**Quoted text:**
──────────
Alice Driver, one of Vela’s staff writers, recently completed her first documentary, If Images Could Fill Our Empty Spaces. The film explores the complicated relationship between violence and photography in Ciudad Juárez, Mexico.
Watch it below, and then read an interview with Alice about making the film.
Inhabiting the Lives of Others: An Interview with Alice Driver
1. Where did you first get the idea for If Images Could Fill Our Empty Spaces? What was the starting question or concern that drove you to begin working on this documentary?
The idea for the film was a long time coming. In 2010 I was doing academic research for a Ph.D. about literary and cinematic representations of violence in Juárez, which at that time was the most violent city in the world. The project was supposed to be purely literary, but I got obsessed with the idea of interviewing all the authors and filmmakers who formed part of my project. This led me to an interview with Charles Bowden, author of Juárez: The Laboratory of Our Future, and at the end of our interview he recommended that I meet Juárez photographer Julián Cardona. At the time, I remember thinking “Photography doesn’t have anything to do with my project,” but since I was in El Paso for interviews I decided to meet Julián for coffee. It was one of those serendipitous meetings that ended up changing lives.
──────────
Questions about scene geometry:
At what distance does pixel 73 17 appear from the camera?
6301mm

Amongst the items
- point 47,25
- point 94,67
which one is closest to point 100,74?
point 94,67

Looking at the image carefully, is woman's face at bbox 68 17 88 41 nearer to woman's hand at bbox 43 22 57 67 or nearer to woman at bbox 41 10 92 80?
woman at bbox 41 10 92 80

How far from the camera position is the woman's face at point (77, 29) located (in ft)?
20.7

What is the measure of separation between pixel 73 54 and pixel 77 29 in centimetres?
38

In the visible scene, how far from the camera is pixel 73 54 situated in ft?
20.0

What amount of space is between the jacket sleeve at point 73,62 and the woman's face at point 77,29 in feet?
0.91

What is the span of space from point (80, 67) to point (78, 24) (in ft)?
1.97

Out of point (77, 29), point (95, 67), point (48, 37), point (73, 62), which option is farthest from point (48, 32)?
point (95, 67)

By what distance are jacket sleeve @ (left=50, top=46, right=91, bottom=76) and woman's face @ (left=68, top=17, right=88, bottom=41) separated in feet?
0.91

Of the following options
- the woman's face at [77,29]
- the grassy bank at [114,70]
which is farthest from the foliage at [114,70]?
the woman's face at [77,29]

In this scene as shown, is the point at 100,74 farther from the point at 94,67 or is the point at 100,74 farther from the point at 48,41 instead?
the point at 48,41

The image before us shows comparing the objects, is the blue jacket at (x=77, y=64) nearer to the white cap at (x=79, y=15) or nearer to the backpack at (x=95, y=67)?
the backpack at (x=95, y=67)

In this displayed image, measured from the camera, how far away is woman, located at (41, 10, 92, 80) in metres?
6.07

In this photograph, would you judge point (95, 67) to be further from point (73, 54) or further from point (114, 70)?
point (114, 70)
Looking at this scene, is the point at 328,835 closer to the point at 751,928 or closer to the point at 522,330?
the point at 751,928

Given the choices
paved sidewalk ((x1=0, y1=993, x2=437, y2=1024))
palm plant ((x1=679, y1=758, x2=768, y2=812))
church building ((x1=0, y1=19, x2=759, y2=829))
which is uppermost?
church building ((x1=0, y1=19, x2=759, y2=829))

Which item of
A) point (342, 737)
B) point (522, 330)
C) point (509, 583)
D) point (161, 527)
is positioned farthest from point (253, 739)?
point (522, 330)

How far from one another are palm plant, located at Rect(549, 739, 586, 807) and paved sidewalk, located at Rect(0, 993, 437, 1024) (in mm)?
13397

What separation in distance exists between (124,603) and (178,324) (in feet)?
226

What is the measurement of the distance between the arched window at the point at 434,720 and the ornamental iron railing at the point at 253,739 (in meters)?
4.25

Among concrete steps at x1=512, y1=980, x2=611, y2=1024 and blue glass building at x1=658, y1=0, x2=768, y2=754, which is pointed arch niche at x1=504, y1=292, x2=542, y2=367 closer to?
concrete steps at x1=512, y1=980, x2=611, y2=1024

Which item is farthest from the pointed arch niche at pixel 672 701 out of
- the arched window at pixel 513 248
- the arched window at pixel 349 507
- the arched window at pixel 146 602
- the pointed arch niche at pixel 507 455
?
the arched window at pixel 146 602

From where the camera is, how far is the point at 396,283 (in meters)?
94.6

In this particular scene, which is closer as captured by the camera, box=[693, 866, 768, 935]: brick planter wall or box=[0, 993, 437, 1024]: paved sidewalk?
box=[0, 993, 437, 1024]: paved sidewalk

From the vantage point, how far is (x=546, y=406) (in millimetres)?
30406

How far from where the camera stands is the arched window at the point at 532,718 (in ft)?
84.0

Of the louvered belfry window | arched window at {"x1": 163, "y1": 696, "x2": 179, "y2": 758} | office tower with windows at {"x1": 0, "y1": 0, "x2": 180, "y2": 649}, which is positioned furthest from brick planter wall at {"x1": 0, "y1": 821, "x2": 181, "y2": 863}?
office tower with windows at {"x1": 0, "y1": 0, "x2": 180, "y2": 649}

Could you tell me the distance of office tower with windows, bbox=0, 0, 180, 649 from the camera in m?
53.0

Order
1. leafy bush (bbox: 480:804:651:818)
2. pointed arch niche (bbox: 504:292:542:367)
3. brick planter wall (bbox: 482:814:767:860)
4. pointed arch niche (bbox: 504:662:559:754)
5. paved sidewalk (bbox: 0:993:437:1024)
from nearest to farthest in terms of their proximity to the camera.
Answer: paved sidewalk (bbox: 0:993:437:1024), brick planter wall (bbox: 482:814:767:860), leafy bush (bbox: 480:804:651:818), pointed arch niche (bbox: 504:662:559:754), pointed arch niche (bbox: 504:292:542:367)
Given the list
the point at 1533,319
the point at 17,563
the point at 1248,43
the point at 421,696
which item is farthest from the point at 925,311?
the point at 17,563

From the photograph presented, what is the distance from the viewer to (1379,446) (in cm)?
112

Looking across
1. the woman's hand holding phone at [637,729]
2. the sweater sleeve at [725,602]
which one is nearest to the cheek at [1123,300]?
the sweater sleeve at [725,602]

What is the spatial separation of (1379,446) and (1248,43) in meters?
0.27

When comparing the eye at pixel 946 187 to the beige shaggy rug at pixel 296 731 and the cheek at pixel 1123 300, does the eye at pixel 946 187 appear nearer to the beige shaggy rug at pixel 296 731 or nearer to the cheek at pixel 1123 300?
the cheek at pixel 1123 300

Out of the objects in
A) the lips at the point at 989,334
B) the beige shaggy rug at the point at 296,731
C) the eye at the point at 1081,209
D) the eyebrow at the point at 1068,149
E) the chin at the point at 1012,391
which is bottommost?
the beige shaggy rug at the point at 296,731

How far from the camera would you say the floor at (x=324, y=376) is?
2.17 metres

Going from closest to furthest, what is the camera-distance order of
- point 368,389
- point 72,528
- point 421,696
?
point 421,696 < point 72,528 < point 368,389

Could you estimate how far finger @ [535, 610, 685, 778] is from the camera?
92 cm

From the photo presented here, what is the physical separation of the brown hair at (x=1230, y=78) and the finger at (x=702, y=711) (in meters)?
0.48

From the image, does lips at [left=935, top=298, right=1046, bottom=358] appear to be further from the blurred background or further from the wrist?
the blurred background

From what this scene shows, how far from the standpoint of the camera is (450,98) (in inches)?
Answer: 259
──────────
**Exercise instructions:**
• A. According to the Alice Driver interview, who recommended that she meet the Juárez photographer Julián Cardona?
• B. Write out the passage of the Alice Driver interview starting with "The idea for the" and going on through "up changing lives.".

**Answers in order:**
• A. Charles Bowden, author of Juárez: The Laboratory of Our Future, recommended it at the end of their interview.

• B.
The idea for the film was a long time coming. In 2010 I was doing academic research for a Ph.D. about literary and cinematic representations of violence in Juárez, which at that time was the most violent city in the world. The project was supposed to be purely literary, but I got obsessed with the idea of interviewing all the authors and filmmakers who formed part of my project. This led me to an interview with Charles Bowden, author of Juárez: The Laboratory of Our Future, and at the end of our interview he recommended that I meet Juárez photographer Julián Cardona. At the time, I remember thinking “Photography doesn’t have anything to do with my project,” but since I was in El Paso for interviews I decided to meet Julián for coffee. It was one of those serendipitous meetings that ended up changing lives.